Этот вопрос молнией прострелил мне лоб. Ответом стало моё молчание.
Элла продолжила:
– Да… тебя, пятилетнего ребёнка, совсем маленького, потеряли тогда в цирке. Ты оказался один, это было очень страшно… Все эти рыдания и последующие мысли стали нормальной реакцией. Папа спас тебя, и его поступок был принят тобой как идеальный в подобной ситуации. Но это был твой родитель. Он не мог повести себя по-другому по отношению к тебе – ребёнку. Сейчас я вижу перед собой совсем не пятилетнего Лиама. Взрослого парня, но не родителя-спасителя для Герора.
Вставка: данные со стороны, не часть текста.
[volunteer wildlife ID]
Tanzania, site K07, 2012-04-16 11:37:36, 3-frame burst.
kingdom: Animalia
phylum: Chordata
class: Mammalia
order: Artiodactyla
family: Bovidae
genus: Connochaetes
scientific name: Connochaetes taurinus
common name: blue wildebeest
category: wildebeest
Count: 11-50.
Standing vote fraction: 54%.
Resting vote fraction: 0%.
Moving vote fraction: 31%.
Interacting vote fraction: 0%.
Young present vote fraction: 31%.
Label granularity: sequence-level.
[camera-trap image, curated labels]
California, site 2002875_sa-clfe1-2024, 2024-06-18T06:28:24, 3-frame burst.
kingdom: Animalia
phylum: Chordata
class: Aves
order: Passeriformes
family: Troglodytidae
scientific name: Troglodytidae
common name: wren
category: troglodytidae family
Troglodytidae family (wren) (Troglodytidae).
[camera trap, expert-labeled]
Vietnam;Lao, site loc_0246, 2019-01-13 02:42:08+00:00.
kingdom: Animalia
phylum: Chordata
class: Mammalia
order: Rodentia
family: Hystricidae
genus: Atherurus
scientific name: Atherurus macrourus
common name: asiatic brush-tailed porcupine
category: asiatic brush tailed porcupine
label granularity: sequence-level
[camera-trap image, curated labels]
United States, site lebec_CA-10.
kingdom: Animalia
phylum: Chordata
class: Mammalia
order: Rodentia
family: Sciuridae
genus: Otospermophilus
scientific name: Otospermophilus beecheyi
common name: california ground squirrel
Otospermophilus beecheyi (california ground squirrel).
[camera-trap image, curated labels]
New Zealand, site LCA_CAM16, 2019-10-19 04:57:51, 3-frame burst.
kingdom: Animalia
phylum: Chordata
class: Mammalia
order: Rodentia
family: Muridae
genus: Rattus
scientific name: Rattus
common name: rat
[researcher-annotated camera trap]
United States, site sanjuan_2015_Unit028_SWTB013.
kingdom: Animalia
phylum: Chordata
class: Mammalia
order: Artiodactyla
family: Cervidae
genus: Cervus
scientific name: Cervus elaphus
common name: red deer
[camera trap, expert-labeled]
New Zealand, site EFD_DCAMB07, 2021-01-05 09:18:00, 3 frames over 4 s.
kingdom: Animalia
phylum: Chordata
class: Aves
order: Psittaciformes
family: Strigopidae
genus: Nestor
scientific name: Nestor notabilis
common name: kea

Конечно, у тебя есть возможность выручать других людей из беды, но не все могут этого хотеть… Герор ушёл сам… Таково его решение – потеряться в неизвестности за воротами смерти. – Она сделала паузу. – И ты знаешь, что на самом деле не разрушил связь с ним. Теперь можно просто чувствовать её, зная, что потери не произошло. Нет надобности корить себя за то, что не смог вынести Герора из потока суицидальных мыслей, как твой папа когда-то вынес из толпы тебя.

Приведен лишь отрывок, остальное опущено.